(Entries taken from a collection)
******
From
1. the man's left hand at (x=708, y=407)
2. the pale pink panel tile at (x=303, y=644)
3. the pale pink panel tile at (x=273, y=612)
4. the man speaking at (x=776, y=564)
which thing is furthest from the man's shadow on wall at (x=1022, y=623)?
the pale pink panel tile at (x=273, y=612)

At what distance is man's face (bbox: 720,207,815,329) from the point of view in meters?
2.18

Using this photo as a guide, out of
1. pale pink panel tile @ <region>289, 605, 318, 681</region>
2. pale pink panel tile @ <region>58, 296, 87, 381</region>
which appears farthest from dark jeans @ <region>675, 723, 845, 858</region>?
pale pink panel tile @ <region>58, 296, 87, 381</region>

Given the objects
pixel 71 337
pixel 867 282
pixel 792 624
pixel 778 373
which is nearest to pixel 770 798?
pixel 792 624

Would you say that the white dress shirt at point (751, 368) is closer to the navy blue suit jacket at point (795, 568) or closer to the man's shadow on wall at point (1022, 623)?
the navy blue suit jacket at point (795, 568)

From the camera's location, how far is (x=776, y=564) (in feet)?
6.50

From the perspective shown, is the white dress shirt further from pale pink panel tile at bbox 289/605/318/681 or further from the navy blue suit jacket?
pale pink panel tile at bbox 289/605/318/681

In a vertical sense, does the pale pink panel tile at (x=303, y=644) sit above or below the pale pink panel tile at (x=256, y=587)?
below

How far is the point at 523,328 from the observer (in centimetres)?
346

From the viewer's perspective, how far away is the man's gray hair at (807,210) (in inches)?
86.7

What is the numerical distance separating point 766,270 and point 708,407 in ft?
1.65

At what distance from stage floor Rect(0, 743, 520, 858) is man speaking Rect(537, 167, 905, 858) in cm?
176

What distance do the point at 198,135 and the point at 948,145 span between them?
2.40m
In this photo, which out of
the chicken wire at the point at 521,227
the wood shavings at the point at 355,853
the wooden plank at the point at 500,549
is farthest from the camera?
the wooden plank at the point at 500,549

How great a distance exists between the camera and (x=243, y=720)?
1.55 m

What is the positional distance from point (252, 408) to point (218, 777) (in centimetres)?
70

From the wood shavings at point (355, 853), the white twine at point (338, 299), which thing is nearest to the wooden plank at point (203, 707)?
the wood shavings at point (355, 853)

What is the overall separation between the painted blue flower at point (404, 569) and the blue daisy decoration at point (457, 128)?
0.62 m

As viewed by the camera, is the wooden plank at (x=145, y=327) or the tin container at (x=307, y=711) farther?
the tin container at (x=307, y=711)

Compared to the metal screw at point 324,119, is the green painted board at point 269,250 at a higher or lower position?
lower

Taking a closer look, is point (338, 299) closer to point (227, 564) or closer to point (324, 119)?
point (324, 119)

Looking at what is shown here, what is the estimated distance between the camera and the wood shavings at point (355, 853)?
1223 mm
******
- What you have to do: Output the listing above exactly as it appears.

- Solution for this exercise:
From
1. the man's left hand at (x=708, y=407)
2. the pale pink panel tile at (x=303, y=644)
3. the pale pink panel tile at (x=273, y=612)
4. the man speaking at (x=776, y=564)
which thing is furthest from the man's shadow on wall at (x=1022, y=623)?
the pale pink panel tile at (x=273, y=612)

At what distance is man's face (bbox: 720,207,815,329) from the point of view in meters?
2.18

Using this photo as a guide, out of
1. pale pink panel tile @ <region>289, 605, 318, 681</region>
2. pale pink panel tile @ <region>58, 296, 87, 381</region>
which appears farthest from dark jeans @ <region>675, 723, 845, 858</region>?
pale pink panel tile @ <region>58, 296, 87, 381</region>

Given the objects
pixel 71 337
pixel 867 282
pixel 792 624
pixel 778 373
which is nearest to pixel 770 798?
pixel 792 624

Would you say that the white dress shirt at point (751, 368) is closer to the navy blue suit jacket at point (795, 568) or closer to the man's shadow on wall at point (1022, 623)?
the navy blue suit jacket at point (795, 568)

From the camera's location, how far is (x=776, y=564) (in feet)?
6.50

From the perspective shown, is the white dress shirt further from pale pink panel tile at bbox 289/605/318/681 or further from the navy blue suit jacket?
pale pink panel tile at bbox 289/605/318/681

In a vertical sense, does the pale pink panel tile at (x=303, y=644) sit above or below the pale pink panel tile at (x=256, y=587)?
below

How far is the point at 523,328 from the observer (in centimetres)?
346

From the viewer's perspective, how far away is the man's gray hair at (807,210) (in inches)?
86.7

What is the numerical distance separating point 766,270 and point 708,407 in ft?
1.65

At what distance from stage floor Rect(0, 743, 520, 858) is man speaking Rect(537, 167, 905, 858) in cm?
176

What distance do the point at 198,135 and the point at 948,145 span between them?
2.40m
In this photo, which out of
the chicken wire at the point at 521,227
the wood shavings at the point at 355,853
the wooden plank at the point at 500,549
is farthest from the camera?
the wooden plank at the point at 500,549

How great a distance exists between the camera and (x=243, y=720)?
1.55 m

What is the positional distance from point (252, 408) to point (218, 777) (in centimetres)?
70

From the wood shavings at point (355, 853), the white twine at point (338, 299), which thing is nearest to the wooden plank at point (203, 707)?
the wood shavings at point (355, 853)

What is the overall separation between the painted blue flower at point (404, 569) and the blue daisy decoration at point (457, 128)?
0.62 m

As viewed by the camera, is the wooden plank at (x=145, y=327) or the tin container at (x=307, y=711) farther?
the tin container at (x=307, y=711)

Compared to the metal screw at point 324,119, is the green painted board at point 269,250 at a higher or lower position?
lower

Taking a closer look, is point (338, 299) closer to point (227, 564) or closer to point (324, 119)?
point (324, 119)

Looking at what is shown here, what is the estimated distance between the camera and the wood shavings at point (355, 853)?
1223 mm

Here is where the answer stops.